> [WORK REQUEST]:
The result should be a full, exact repeat of the entries, free of pictures.

TASK INPUT Start Marker

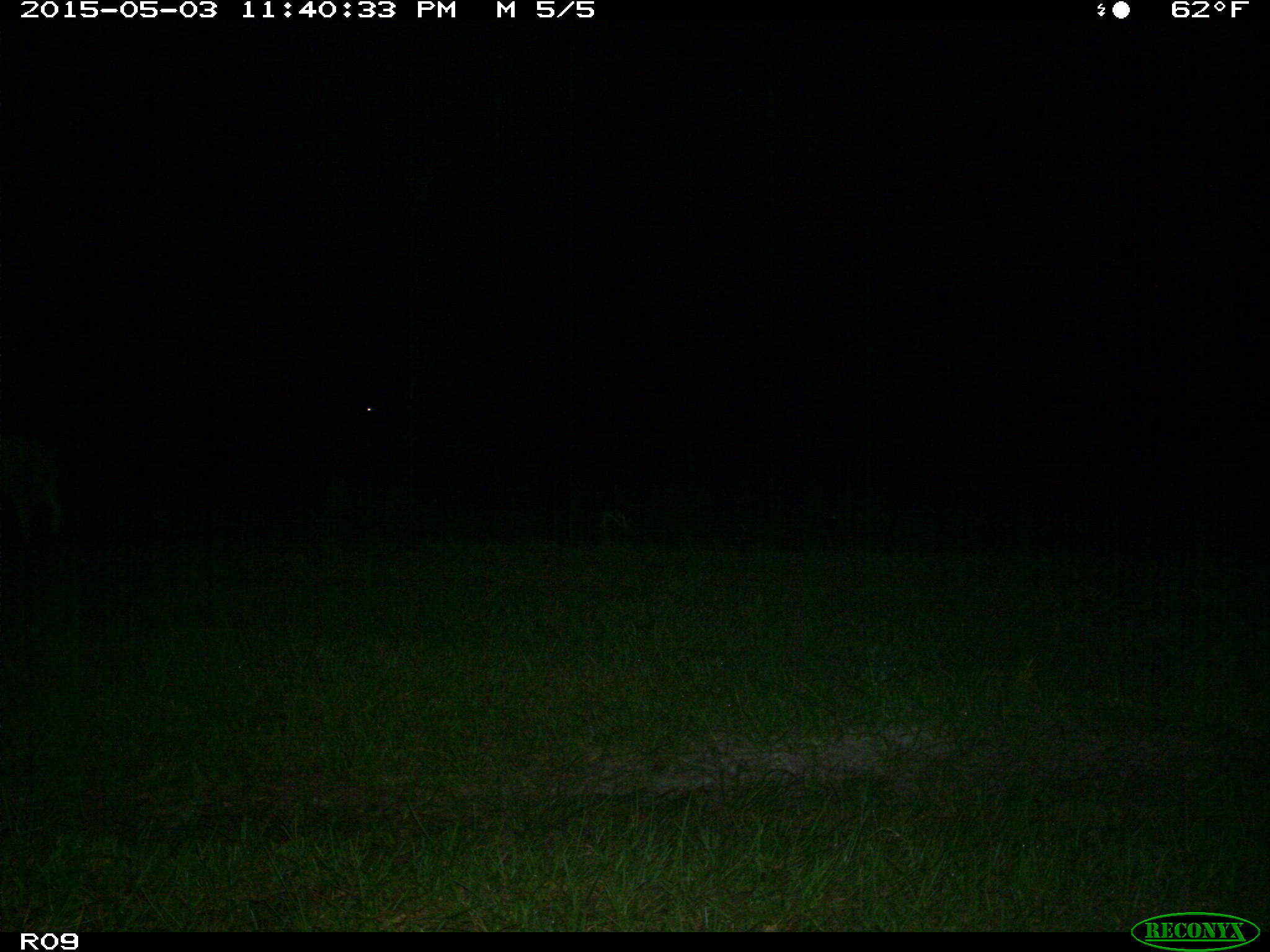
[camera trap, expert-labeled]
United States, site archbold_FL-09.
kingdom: Animalia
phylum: Chordata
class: Mammalia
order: Artiodactyla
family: Bovidae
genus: Bos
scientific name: Bos taurus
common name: domestic cow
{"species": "Bos taurus (domestic cow)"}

TASK INPUT End Marker

> [WRITTEN RESPONSE]:
[camera trap, expert-labeled]
United States, site archbold_FL-09.
kingdom: Animalia
phylum: Chordata
class: Mammalia
order: Artiodactyla
family: Bovidae
genus: Bos
scientific name: Bos taurus
common name: domestic cow
{"species": "Bos taurus (domestic cow)"}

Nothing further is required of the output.